TEXTO PROPORCIONADO:
******

Pensé en su pequeño negocio que había heredado de su padre. También en lo que
podría haber sido si el estado de emergencia no hubiera existido jamás.
Niños celebrando el Eid al Adja en 2010 / Laila Muharram |
La vida continuaba aunque pareciera que todo se detenía.
En los vídeos que emitía alyazeera, los manifestantes de Deraa gritaban “el
pueblo quiere la caída del régimen”. Sólo era el germen de las protestas.
Recuerdo haber visto a Ibra gritando “Revolution, revolution” mirando la tele
con la esperanza en los ojos. También la presencia de su mujer en el marco de
la puerta moviendo la cabeza en señal de desaprobación. “Ahora debes pensar en
tus hijos”, decía.
Por último, se presentaron mis primos segundos. -“¿Qué tal estás
conspirador?”- “Yo bien. ¿Y tu salafí?”- Así se saludaban entre ellos aquel día
tan amargo. Bromeaban sobre su condición y sobre las mentiras que escupía la
televisión siria sobre ellos. Se sentían privilegiados por estar viviendo todo
aquello. Muchos que se habían marchado al extranjero para trabajar no podían
decir lo mismo. Allí sólo había oportunidad para unos pocos y los demás debían
emigrar a los países del golfo para subsistir. Miles de sirios, una generación
entera de jóvenes esperanzados, creían que todo eso iba a cambiar pronto. Hoy
están muertos. Pero esa historia ya la conocéis.

******

EXTRACTO DE DATOS:
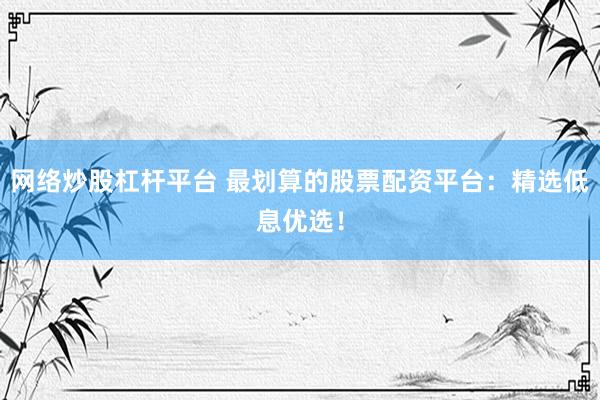 网络炒股杠杆平台 最划算的股票配资平台：精选低息优选！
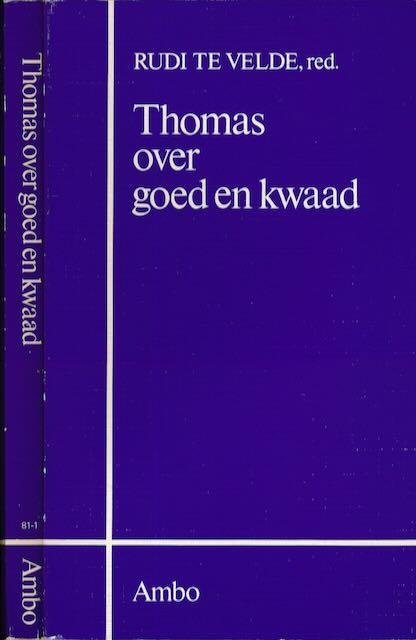Velde, Rudi ter (red.) - Thomas over Goed en Kwaad: Een tekst van Thomas van Aquino over het probleem van het kwaad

******

Transcribe sin ningún cambio el fragmento del texto sobre el comienzo de las protestas en Siria que abre con las palabras "Pensé en su" y cierra con "de las protestas.". Las líneas del extracto de datos provienen de otra fuente.

Pensé en su pequeño negocio que había heredado de su padre. También en lo que
podría haber sido si el estado de emergencia no hubiera existido jamás.
Niños celebrando el Eid al Adja en 2010 / Laila Muharram |
La vida continuaba aunque pareciera que todo se detenía.
En los vídeos que emitía alyazeera, los manifestantes de Deraa gritaban “el
pueblo quiere la caída del régimen”. Sólo era el germen de las protestas.